Written instruction — Convert everything from the line containing "From the camera's location, what" down to the end of the items into a Markdown table with the columns Row and Line, numbering each line and leaving out blank lines and pictures.

Given records —
▬▬▬
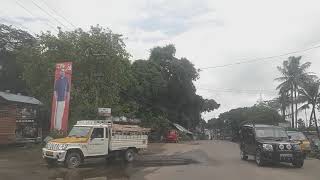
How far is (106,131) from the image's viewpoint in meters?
22.8

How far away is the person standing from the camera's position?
2745cm

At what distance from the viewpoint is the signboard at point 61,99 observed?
27344 mm

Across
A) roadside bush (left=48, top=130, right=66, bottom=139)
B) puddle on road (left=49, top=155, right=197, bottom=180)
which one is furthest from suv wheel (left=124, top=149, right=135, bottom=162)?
roadside bush (left=48, top=130, right=66, bottom=139)

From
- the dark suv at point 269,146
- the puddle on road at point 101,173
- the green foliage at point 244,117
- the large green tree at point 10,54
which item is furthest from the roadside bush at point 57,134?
the large green tree at point 10,54

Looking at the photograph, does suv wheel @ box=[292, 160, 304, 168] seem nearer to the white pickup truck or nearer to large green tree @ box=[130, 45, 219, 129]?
the white pickup truck

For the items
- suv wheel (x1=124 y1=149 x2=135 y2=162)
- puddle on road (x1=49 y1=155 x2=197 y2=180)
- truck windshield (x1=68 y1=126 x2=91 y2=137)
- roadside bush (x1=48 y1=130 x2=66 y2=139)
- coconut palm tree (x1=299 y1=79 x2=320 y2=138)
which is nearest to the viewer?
puddle on road (x1=49 y1=155 x2=197 y2=180)

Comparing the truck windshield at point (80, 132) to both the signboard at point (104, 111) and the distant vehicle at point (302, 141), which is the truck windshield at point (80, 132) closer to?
the signboard at point (104, 111)

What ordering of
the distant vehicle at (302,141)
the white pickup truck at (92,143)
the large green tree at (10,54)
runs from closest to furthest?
the white pickup truck at (92,143), the distant vehicle at (302,141), the large green tree at (10,54)

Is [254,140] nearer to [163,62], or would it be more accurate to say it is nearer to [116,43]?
[116,43]

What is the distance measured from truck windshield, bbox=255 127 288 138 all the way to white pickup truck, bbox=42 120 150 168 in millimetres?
6631

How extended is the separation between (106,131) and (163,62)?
41.2 meters

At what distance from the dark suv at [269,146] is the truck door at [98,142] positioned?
23.2 feet

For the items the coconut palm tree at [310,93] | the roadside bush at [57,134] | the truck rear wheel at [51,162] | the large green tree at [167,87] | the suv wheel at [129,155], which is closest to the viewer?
the truck rear wheel at [51,162]

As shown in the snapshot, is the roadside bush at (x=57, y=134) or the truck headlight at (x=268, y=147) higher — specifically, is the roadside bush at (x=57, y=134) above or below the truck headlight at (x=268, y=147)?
above
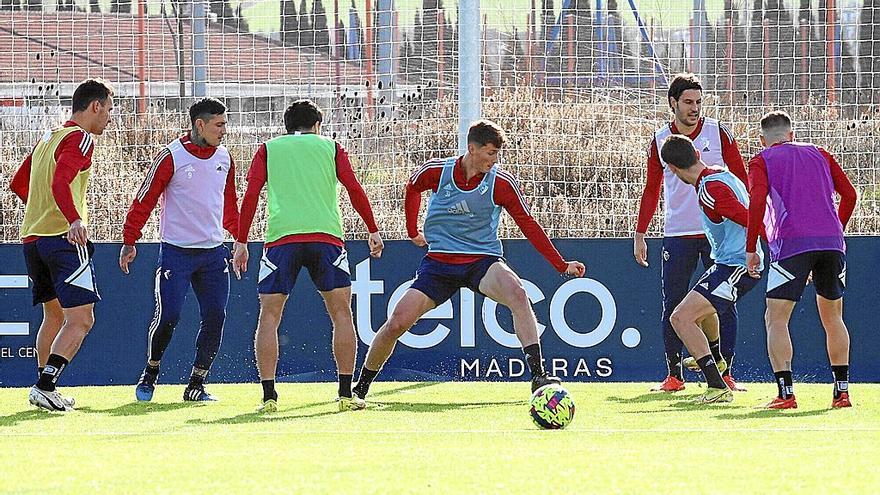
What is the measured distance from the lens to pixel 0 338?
12.1m

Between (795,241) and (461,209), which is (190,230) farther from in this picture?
(795,241)

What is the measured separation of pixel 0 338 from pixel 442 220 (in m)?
4.79

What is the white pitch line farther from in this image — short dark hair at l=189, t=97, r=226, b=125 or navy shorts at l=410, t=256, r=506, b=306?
short dark hair at l=189, t=97, r=226, b=125

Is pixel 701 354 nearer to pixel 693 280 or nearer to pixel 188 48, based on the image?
pixel 693 280

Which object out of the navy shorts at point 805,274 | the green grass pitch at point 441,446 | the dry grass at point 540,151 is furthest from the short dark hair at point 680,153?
the dry grass at point 540,151

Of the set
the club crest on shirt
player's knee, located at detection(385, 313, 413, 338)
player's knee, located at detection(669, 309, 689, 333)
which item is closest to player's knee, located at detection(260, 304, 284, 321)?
player's knee, located at detection(385, 313, 413, 338)

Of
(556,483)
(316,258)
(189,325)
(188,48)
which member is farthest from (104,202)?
(556,483)

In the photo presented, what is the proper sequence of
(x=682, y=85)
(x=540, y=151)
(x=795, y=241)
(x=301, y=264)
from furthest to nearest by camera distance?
1. (x=540, y=151)
2. (x=682, y=85)
3. (x=301, y=264)
4. (x=795, y=241)

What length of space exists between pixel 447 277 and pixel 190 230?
2.03 metres

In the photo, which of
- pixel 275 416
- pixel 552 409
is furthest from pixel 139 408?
pixel 552 409

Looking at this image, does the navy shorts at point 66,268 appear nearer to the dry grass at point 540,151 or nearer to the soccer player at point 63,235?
the soccer player at point 63,235

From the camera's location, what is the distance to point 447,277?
9.08 metres

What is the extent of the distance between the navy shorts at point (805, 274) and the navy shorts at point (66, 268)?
4381 millimetres

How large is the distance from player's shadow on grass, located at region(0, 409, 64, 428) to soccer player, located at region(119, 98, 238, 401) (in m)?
0.86
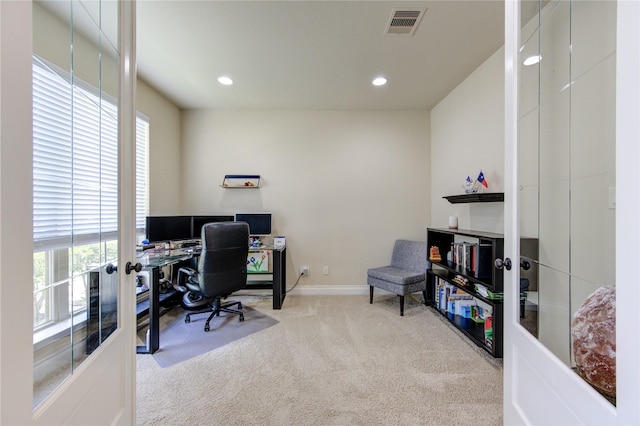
▬▬▬
Full output —
| Row | Line |
|---|---|
| 1 | From the camera's location, what is the distance to point 447,277? |
| 2 | 9.08 metres |
| 3 | What is the extent of the distance between the navy shorts at point (805, 274) and the navy shorts at point (66, 268)? |
| 4 | 4381 millimetres |
| 5 | How large is the distance from player's shadow on grass, located at region(0, 409, 64, 428) to soccer player, located at region(119, 98, 238, 401) (in m)? |
| 6 | 0.86 |